## 本文抜粋
* * *
例えば、1株あたりの株価が100円未満となることが見込まれる株式分割については、当該禁止規定に反するおそれがあることから、当取引所からその理由等について慎重に確認します。【上場規程第433条】
〔留意事項〕
東証は、上場会社について、「株主の権利内容及びその行使が不当に制限されている」場合には、その上場を廃止するものとしています。
【上場規程第601条第1項第15号】
○ 株主総会における議決権を失う株主が生じることとなる株式併合
上場会社が、株主総会における議決権を失う株主が生じることとなる株式併合その他同等の効果をもたらす行為に係る決議又は決定(株主及び投資者の利益を侵害するおそれが大きいと東証が認めるものに限る。)を行った場合は、株主の権利内容及びその行使が不当に制限されているものとして、その上場を廃止することとしています。
【施行規則第601条第12項第7号】
(3)MSCB等の発行に係る遵守事項
上場会社は、MSCB等を発行する場合には、MSCB等の買受人による転換又は行使を制限するよう措置を講じることが義務付けられています。また、上場会社は、企業行動規範に基づき、流通市場の機能又は株主の権利を毀損すると東証が認める行為を行うことが禁止されています。
【上場規程第434条】
詳細は、【MSCB等の発行に関する実務上の留意事項】を参照してください。
(4)書面による議決権行使等の義務
上場内国会社は、株主総会を招集する場合には、会社法第298条第1項第3号に掲げる事項(*)を定めることが義務付けられています。ただし、株主の全部に対して会社法の規定に基づき株主総会の通知に際して委任状の用紙を交付することにより議決権の行使を第三者に代理させることを勧誘している場合は、当該義務違反とはなりません。
(*)「株主総会に出席しない株主が書面によって議決権を行使することができることとするときは、その旨」
【上場規程第435条】
(5)上場外国会社における議決権行使を容易にする環境整備
上場外国会社(その発行する上場外国株券等が東証を主たる市場とする上場外国会社に限る。)は、株主総会の招集をする場合には、日本語で記載された指図書(*1)及び外国株券等実質株主が議決権行使の指示を行うために十分な内容を記載した参考書類(*2)を、原則として、当該株主総会の日の2週間前までに、外国株券等実質株主に対して発送することが義務付けられています。なお、適用に当たっては、当該上場外国会社の本国等における法制度、実務慣行等を勘案するものとしますので、取扱いその他については東証まで相談してください。
(*1)外国株券等実質株主が議決権行使の指示を行うための書面をいう。
(*2)議決権行使の指示について参考となるべき事項を記載した書類をいう。
【上場規程第436条】
(6)独立役員の確保
上場内国会社は、一般株主保護のため、独立役員(一般株主と利益相反が生じるおそれのない社外取締役(会社法第2条第15号に規定する社外取締役であって、会社法施行規則(平成18年法務省令第12号)第2条第3項第5号に規定する社外役員に該当する者をいう。)又は社外監査役(会社法第2条第16号に規定する社外監査役であって、会社法施行規則第2条第3項第5号に規定する社外役員に該当する者をいう。)をいう。以下同じ。)を1名以上確保することが義務付けられています。
* * *
## 記録一覧
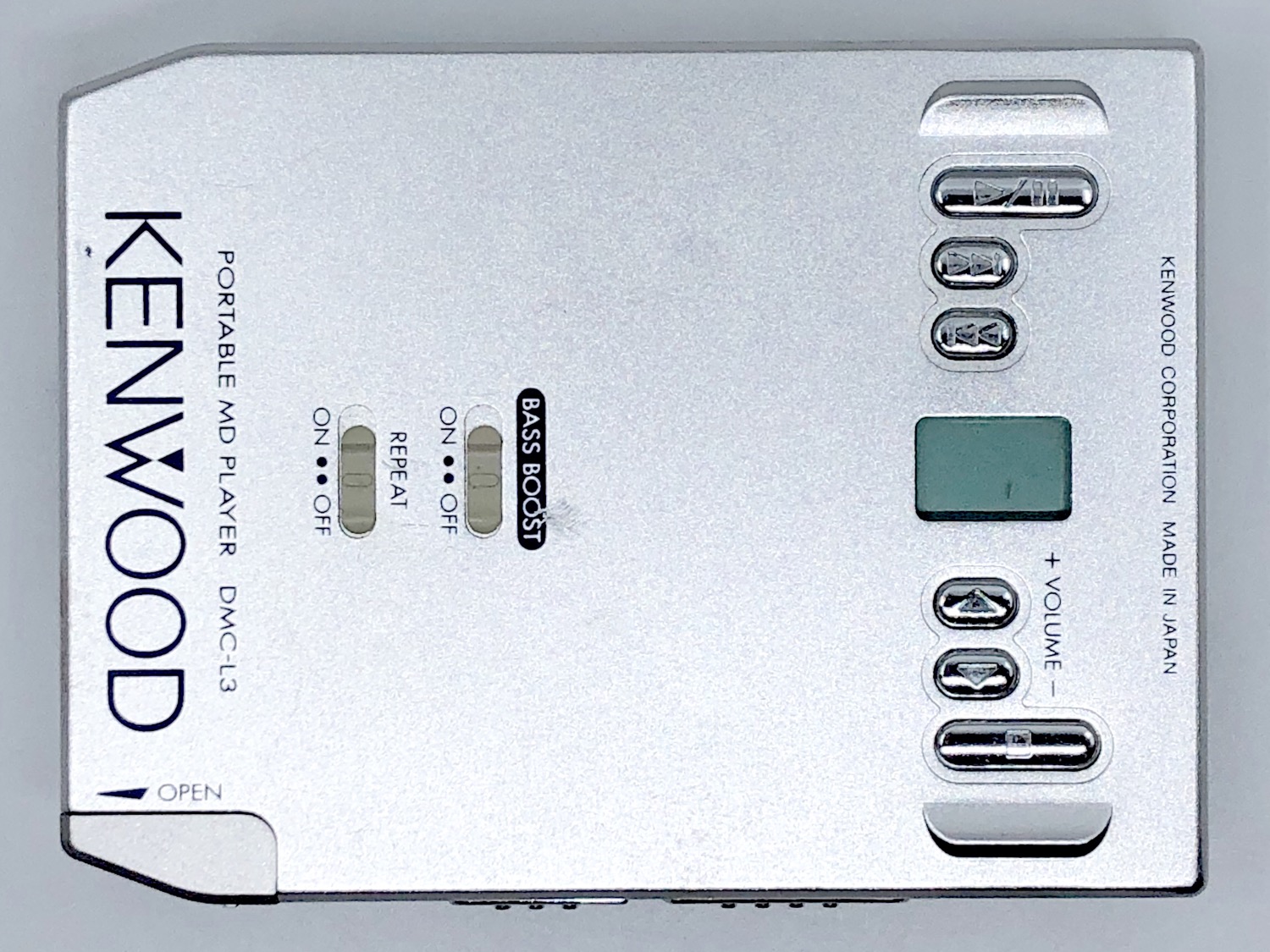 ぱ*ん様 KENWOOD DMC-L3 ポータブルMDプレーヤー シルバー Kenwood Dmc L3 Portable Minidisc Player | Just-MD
* * *
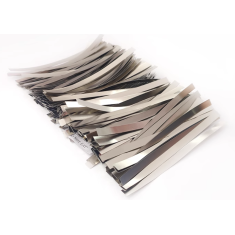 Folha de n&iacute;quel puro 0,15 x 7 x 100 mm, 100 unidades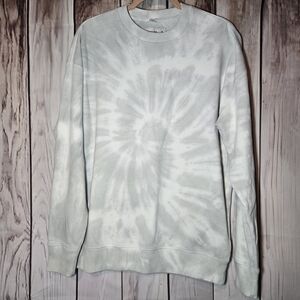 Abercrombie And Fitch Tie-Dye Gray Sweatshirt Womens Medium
* * *
## 設問
1. 本文抜粋のうち、「(4)書面による議決権行使等の義務」から「以上確保することが義務付けられています。」までを含めて、一字一句そのまま書き写してください。
2. 本文抜粋によると、上場内国会社は独立役員を何名以上確保することが義務付けられていますか。

## 解答例
1.
(4)書面による議決権行使等の義務
上場内国会社は、株主総会を招集する場合には、会社法第298条第1項第3号に掲げる事項(*)を定めることが義務付けられています。ただし、株主の全部に対して会社法の規定に基づき株主総会の通知に際して委任状の用紙を交付することにより議決権の行使を第三者に代理させることを勧誘している場合は、当該義務違反とはなりません。
(*)「株主総会に出席しない株主が書面によって議決権を行使することができることとするときは、その旨」
【上場規程第435条】
(5)上場外国会社における議決権行使を容易にする環境整備
上場外国会社(その発行する上場外国株券等が東証を主たる市場とする上場外国会社に限る。)は、株主総会の招集をする場合には、日本語で記載された指図書(*1)及び外国株券等実質株主が議決権行使の指示を行うために十分な内容を記載した参考書類(*2)を、原則として、当該株主総会の日の2週間前までに、外国株券等実質株主に対して発送することが義務付けられています。なお、適用に当たっては、当該上場外国会社の本国等における法制度、実務慣行等を勘案するものとしますので、取扱いその他については東証まで相談してください。
(*1)外国株券等実質株主が議決権行使の指示を行うための書面をいう。
(*2)議決権行使の指示について参考となるべき事項を記載した書類をいう。
【上場規程第436条】
(6)独立役員の確保
上場内国会社は、一般株主保護のため、独立役員(一般株主と利益相反が生じるおそれのない社外取締役(会社法第2条第15号に規定する社外取締役であって、会社法施行規則(平成18年法務省令第12号)第2条第3項第5号に規定する社外役員に該当する者をいう。)又は社外監査役(会社法第2条第16号に規定する社外監査役であって、会社法施行規則第2条第3項第5号に規定する社外役員に該当する者をいう。)をいう。以下同じ。)を1名以上確保することが義務付けられています。

2. 1名以上です。